- **TASK INSTRUCTIONS**
Lines of the data that contain the word "wildlife" are the ones to copy.

- **DATA LISTING**
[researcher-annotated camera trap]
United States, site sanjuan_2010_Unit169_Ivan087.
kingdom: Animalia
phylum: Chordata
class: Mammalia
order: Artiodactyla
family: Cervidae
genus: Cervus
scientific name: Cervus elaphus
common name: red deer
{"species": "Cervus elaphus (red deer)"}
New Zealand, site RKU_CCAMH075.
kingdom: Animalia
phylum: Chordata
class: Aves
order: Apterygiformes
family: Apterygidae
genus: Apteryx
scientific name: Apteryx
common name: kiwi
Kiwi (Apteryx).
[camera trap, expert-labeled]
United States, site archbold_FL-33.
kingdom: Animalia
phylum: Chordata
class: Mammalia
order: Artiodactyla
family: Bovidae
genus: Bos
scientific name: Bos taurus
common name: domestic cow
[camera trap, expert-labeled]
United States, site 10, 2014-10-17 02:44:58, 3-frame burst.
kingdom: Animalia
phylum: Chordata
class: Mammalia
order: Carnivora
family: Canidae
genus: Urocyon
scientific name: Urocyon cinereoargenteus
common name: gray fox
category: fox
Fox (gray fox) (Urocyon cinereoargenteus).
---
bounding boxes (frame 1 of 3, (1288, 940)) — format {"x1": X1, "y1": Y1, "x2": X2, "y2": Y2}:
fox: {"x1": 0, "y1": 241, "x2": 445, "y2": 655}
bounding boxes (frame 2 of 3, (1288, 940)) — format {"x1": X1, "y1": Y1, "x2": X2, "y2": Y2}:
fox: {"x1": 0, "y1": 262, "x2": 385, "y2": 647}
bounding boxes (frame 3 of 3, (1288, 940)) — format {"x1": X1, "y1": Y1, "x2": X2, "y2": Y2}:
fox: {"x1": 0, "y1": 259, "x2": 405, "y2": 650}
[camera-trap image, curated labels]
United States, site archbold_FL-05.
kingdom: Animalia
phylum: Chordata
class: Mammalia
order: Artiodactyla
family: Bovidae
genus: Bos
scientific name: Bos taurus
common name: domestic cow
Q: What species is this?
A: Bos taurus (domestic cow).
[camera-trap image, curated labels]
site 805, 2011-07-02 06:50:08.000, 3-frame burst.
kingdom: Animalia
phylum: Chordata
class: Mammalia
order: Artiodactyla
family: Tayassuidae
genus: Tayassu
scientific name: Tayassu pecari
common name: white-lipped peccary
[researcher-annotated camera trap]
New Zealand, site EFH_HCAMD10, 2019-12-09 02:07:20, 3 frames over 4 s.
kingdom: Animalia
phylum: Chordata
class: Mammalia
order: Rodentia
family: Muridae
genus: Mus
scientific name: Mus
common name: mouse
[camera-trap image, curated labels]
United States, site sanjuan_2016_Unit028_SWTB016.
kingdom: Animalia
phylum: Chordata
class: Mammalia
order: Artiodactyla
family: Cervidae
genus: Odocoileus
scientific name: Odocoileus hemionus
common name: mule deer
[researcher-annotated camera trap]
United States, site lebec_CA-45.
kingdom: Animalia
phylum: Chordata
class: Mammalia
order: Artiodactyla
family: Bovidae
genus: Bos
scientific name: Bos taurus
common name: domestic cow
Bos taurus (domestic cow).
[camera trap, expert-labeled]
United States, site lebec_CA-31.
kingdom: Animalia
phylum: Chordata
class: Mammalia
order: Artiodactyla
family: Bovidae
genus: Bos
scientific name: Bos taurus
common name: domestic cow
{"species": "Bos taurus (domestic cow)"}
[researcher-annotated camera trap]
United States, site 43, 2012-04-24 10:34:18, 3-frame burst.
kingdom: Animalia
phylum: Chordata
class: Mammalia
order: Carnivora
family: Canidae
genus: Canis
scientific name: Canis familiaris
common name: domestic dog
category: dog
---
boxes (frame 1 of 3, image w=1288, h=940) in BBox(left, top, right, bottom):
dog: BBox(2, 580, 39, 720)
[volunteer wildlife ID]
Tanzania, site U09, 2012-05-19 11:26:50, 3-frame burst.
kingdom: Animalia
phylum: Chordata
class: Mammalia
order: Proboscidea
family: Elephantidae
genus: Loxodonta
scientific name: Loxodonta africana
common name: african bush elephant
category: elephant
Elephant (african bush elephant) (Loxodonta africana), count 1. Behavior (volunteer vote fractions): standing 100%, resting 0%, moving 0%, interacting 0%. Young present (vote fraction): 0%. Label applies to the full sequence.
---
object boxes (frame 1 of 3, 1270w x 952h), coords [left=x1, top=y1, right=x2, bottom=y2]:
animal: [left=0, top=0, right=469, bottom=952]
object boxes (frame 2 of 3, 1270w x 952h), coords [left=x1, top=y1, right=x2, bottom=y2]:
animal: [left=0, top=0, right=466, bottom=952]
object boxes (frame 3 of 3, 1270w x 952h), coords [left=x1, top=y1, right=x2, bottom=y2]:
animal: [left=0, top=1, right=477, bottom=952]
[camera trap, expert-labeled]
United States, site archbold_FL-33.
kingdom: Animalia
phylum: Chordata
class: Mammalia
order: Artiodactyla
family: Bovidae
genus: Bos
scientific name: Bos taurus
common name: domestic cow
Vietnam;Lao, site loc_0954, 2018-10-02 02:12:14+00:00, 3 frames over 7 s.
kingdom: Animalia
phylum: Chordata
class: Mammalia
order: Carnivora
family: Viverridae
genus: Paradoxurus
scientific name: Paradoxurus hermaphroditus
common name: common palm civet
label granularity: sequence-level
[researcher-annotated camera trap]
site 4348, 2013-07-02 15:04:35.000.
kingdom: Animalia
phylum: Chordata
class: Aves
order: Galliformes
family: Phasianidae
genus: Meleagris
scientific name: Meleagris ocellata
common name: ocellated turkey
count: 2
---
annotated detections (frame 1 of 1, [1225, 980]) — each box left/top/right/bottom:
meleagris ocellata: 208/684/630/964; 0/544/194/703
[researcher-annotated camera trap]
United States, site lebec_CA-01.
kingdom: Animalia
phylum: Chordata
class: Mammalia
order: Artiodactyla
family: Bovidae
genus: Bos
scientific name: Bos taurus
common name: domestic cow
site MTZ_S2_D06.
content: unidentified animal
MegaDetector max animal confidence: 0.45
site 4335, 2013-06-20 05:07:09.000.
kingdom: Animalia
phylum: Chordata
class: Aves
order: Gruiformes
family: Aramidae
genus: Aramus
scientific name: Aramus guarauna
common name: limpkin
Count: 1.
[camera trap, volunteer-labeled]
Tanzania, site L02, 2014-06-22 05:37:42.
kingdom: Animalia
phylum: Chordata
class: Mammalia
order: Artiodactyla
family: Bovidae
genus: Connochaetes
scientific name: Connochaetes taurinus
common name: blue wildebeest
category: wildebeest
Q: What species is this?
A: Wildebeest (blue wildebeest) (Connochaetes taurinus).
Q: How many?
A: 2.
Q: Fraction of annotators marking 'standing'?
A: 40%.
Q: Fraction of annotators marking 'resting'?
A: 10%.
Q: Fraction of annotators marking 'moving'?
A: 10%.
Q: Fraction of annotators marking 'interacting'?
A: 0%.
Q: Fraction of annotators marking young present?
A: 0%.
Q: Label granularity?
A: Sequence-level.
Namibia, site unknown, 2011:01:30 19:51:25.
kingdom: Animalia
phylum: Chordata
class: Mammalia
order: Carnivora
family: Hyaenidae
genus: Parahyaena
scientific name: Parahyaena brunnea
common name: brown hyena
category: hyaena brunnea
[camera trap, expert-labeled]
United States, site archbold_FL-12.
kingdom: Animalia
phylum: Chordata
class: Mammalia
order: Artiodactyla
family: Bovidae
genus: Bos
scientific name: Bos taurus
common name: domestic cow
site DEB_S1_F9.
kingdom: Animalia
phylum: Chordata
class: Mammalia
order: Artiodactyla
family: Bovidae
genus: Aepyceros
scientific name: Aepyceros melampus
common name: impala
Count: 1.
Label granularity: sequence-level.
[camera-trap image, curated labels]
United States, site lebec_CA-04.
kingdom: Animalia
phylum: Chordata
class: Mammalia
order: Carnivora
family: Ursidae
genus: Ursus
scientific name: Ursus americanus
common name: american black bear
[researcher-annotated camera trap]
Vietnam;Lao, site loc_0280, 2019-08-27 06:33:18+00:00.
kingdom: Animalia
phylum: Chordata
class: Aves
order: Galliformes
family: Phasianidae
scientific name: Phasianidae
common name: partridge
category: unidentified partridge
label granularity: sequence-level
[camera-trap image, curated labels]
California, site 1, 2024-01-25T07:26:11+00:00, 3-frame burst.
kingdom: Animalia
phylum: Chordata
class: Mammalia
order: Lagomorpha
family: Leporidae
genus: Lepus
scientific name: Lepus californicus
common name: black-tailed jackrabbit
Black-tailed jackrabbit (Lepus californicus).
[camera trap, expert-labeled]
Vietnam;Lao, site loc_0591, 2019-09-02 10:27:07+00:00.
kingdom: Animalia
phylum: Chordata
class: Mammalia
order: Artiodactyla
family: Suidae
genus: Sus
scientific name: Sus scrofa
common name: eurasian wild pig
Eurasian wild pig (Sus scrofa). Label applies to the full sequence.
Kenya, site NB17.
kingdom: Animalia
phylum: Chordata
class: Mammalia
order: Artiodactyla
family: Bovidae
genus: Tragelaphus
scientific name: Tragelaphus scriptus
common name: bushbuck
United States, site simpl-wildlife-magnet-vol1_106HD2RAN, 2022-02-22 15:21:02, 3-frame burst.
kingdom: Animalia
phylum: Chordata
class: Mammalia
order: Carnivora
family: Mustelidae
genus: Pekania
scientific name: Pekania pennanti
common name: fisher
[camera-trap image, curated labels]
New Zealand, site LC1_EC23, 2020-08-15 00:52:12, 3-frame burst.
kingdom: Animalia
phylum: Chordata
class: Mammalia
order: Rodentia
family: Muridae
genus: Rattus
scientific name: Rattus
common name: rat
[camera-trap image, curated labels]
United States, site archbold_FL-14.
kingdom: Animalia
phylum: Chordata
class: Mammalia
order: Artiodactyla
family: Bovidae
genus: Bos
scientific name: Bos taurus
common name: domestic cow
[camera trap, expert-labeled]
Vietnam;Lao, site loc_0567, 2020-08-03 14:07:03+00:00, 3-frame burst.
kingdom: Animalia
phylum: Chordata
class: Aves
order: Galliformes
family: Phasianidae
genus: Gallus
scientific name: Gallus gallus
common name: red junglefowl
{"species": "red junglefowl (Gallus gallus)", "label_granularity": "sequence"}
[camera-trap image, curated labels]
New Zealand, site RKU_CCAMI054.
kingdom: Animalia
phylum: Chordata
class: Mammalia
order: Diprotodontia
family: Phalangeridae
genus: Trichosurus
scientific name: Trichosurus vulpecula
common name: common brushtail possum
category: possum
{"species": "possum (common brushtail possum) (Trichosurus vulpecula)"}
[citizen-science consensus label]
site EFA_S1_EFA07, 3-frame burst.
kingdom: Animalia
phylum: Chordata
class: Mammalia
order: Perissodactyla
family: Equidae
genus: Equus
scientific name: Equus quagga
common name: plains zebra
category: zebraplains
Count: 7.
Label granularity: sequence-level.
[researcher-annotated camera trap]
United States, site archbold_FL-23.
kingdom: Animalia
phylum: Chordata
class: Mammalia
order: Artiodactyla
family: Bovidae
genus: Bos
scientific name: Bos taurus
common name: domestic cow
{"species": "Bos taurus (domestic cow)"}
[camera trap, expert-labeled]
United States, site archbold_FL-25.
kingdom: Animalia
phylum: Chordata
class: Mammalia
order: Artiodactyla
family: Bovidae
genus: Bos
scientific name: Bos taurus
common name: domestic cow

- **YOUR RESPONSE**
[volunteer wildlife ID]
United States, site simpl-wildlife-magnet-vol1_106HD2RAN, 2022-02-22 15:21:02, 3-frame burst.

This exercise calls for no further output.